The Horse of Copinsay, also known as the Horse, is a rectangular uninhabited sea stack to the north east of Copinsay in the Orkney Islands, Scotland.

Name
The Norse were fond of zoomorphising smaller islands - for example, smaller islands lying off a larger one are often termed "Calf", e.g. Calf of Flotta, Calf of Man or even Calf of Cava (the latter a tautology). Some are even "hens", like the Hen of Gairsay. However "horses" are fairly rare. Coincidentally, the old name of Mainland, Orkney meant "horse island".

Geography and geology
Like most of the other islands of Orkney, the bedrock is Middle Old Red Randstone of Rousay type of the Devonian period, but much eroded and tilted.

The islet is separated from Copinsay by Horse Sound, and to the southwest is Corn Holm. Mainland Orkney is due west, and Auskerry and Stronsay are much further to the north. The Horse is the easternmost of the southern Orkney islands.

The Blaster Hole is a sea jet, of the type known in the Northern Isles as a gloup. When a storm blows in from the east, the aptly named Blaster Hole can produce a spout of nearly  highly, solely by wave power.

Use
The tiny islet was used for grazing, and appears never to have been inhabited (although a number of the smaller islands were often used by culdee anchorites).
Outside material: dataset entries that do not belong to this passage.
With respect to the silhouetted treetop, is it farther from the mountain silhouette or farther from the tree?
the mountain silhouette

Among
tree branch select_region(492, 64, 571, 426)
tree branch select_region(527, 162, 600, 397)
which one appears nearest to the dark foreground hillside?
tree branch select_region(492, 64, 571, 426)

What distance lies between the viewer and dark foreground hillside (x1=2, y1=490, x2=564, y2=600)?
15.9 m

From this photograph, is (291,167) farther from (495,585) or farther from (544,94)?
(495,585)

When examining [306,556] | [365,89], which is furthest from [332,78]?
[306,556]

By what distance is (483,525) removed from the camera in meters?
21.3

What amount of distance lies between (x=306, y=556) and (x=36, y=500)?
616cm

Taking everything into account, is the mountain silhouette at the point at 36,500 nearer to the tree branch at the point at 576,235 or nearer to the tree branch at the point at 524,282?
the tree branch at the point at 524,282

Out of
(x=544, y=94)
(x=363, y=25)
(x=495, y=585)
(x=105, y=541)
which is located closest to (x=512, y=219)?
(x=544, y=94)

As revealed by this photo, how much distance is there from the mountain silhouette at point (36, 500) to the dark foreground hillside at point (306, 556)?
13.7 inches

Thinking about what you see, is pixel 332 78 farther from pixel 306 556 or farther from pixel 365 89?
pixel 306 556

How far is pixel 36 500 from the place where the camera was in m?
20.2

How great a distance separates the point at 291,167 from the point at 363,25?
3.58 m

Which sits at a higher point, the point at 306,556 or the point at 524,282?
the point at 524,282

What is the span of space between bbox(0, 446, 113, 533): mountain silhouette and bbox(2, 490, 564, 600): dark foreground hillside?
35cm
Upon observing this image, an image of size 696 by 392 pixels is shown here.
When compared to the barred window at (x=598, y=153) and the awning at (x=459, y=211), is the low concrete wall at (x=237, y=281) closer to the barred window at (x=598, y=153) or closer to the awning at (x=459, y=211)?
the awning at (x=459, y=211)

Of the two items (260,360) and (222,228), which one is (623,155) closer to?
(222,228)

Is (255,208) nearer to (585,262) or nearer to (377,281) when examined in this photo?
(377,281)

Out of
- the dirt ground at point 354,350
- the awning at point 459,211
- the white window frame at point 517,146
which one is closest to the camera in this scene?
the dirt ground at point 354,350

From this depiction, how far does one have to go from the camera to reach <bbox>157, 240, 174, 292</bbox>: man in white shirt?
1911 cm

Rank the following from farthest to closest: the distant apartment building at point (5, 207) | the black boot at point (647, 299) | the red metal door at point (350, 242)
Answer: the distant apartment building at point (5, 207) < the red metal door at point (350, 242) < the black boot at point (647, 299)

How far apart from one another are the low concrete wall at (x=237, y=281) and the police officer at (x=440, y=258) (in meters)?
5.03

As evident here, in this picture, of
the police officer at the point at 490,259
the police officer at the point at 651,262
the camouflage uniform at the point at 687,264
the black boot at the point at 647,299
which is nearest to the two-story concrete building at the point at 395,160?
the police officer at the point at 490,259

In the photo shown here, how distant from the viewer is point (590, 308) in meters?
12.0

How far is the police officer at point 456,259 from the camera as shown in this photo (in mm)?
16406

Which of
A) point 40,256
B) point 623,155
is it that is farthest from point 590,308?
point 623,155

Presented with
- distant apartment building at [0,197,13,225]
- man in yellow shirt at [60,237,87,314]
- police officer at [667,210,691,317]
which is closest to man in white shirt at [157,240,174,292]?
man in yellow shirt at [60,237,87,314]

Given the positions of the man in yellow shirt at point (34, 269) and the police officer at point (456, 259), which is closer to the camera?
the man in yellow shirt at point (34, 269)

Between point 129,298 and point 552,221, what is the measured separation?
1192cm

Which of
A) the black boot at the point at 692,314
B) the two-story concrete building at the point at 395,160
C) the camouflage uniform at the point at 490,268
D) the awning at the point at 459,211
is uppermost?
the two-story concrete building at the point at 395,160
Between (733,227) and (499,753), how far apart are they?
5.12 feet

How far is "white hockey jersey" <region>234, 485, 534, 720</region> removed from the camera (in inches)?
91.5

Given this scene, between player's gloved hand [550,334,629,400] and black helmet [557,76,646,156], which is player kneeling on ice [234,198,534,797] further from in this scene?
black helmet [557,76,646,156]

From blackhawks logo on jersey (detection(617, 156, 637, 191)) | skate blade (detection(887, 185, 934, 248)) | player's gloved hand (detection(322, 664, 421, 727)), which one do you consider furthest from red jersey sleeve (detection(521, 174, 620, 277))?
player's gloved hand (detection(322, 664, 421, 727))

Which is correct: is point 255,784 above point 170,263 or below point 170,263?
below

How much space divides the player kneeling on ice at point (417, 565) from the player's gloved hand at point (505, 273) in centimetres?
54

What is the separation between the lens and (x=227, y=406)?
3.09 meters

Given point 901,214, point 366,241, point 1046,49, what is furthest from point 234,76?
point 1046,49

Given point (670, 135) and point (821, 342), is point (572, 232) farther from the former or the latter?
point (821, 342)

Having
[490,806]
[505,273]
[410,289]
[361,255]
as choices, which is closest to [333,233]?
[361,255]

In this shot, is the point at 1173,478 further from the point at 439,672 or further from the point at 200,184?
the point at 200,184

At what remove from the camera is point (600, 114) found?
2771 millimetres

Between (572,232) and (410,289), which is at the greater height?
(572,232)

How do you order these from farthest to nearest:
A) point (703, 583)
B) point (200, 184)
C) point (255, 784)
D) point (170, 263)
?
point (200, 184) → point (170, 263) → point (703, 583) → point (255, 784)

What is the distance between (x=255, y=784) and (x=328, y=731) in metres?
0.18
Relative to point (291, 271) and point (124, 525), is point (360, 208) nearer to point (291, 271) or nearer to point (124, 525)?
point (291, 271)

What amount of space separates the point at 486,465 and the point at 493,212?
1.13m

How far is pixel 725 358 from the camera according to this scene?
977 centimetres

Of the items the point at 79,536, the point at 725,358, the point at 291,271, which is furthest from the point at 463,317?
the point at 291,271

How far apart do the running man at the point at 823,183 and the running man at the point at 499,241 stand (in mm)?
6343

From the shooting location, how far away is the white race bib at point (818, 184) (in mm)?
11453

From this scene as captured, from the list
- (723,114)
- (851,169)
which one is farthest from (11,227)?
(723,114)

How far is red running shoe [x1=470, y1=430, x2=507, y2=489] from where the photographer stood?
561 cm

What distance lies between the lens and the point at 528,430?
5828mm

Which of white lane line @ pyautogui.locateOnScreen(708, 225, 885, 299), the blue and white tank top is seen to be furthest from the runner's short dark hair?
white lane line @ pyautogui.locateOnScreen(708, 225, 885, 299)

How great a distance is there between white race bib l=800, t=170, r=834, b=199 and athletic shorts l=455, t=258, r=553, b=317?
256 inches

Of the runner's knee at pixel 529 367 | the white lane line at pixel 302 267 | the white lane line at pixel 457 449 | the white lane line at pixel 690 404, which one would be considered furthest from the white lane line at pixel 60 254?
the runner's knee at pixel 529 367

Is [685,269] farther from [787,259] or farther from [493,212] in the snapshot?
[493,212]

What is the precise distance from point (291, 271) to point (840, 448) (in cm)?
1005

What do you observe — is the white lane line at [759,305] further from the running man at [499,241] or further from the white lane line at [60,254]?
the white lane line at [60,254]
Pigs and sheep were grazed here, but not horses as the name might suggest. As Haswell-Smith says:

"As with many small islands, the demand for grazing was so great that the islanders [of Copinsay] would carry sheep to the top of the Horse, but it was said that it could fatten one sheep, and feed two, but three would starve. In the Spring, pigs were also hoisted up to fatten on the huge 'crop' of sea-birds' eggs. The pigs' coarse hair was used to make the strong rope needed for fowling. 'Lee-running' was the local name for the organised collection of sea-birds' eggs, which was still practised on Copinsay in the 1940s."